Direct competition!! If she is serious, she will take your jobs. I have other shoppers in my area and the competition is fierce. I mean I am sure she can google a bit and figure it out but don't make it easy for her.
For me, I wouldn't mind telling someone about the shops that have a rotation period in place, along with the MSC. In the past, I've been more solitary about mystery shopping. Starting last year, I started shifted more of my attention and efforts to sit-down/fine-dining and hotel shops with my girlfriend, close friends/co-workers, family members.

Maybe around five years ago, I started mystery shopping, but only did fast-food shops to start. A friend I was dating casually at the time was actually mystery shopping places like bars and restaurants. I didn't know this until after a couple of nights out. I was glad to assist during the shops. I had no direct competition with her when it came to fast-food, as she avoided and had no interest in that. She was very much like me. Frugal and waited to the last minute. In that sense, it kind of worked out. We lost in touch. But I ran into her within the past year, and she still does it every once in a while. It was a nice ice-breaker. It was a little nostalgic to talk about it again and relive those shops.

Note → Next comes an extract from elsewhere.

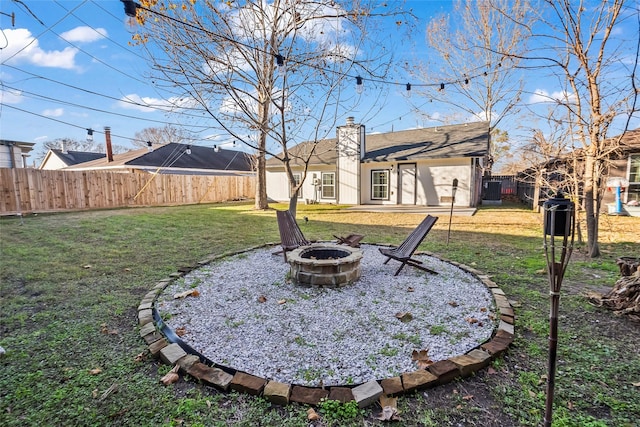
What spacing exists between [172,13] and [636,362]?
298 inches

For me, I think it could be nice to have someone to talk to about the shops, MSC, and other things. But if you need the shops, maybe just divulge the obvious MSCs/jobs to begin with.
Thanx for answering...I really agree with you that she would be direct competition...but how do I not tell her in a nice manner?
Pick an MSC you use the least and tell her to try some of the jobs from them. Maybe that will keep her busy enough. People have asked me and I said no way, and I tell them point blank they will be my competition. I do have a friend that I helped but he lives in another county and I don't go out there much unless I see some bonused stuff. He actually tells me if there is a good shop because he doesn't do it as much as I do.

Is it possible to have a discussion about boundaries?
That's kind of why I like to lean towards the dine-in shops. My guests are now very well versed on it and useful in conducting the shops successfully, and they don't like narrative. It's something I don't mind. It ends up being a win-win proposition.
That is a hard question.I have stopped even telling people the details of what I do, for this reason. I usually say things like they are not hiring, or it requires me to travel overnight sometimes and pay for my own room. If they really persist, I just say something like I don't remember off the top of my head, just look in up on the internet. And if that doesn't work, you will have to decide just how valuable she is as a friend to you.
Just be honest. Say that competition is fierce, and you feel like being "personal" competitors could interfere with your friendship. If you could google and find MSCs, your friend will be able to as well.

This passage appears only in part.